Investigators could also potentially use smartphone location data if states pass laws forbidding women to travel to areas where abortion is legal. Information about people’s movements, collected via apps on their phones, is regularly sold by data brokers.

When The New York Times investigated the supposedly anonymized data on the market in 2018, it was able to identify a woman who had spent an hour at a Planned Parenthood in Newark. In May, a journalist at Vice was able to buy information from a data broker about phones that had been carried to Planned Parenthoods over the course of a week for just $160. (After Vice’s report, the data broker said it planned to cease selling data about visits to the health provider.)

In the past, anti-abortion activists have “geofenced” Planned Parenthoods, creating a digital border around them and targeting phones that enter the area with ads directing owners to a website meant to dissuade women from ending their pregnancies.

There are similar attempts to capture the attention of people who go online to seek help with abortions. “Pregnancy crisis centers” aim to be at the top of Google search results when people seek information about how to end a pregnancy. When someone clicks through to such a website, it will sometimes try to collect information about the person.

● DATA LINES
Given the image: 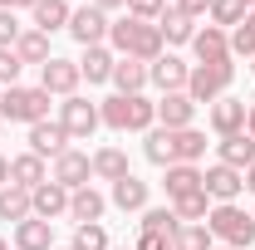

● SET TASK
Which organizations does the text on location data and abortion mention by name? The material has no connection to the text on location data and abortion.

● SOLUTION FOR THIS EXERCISE
The New York Times, Planned Parenthood, Vice, Google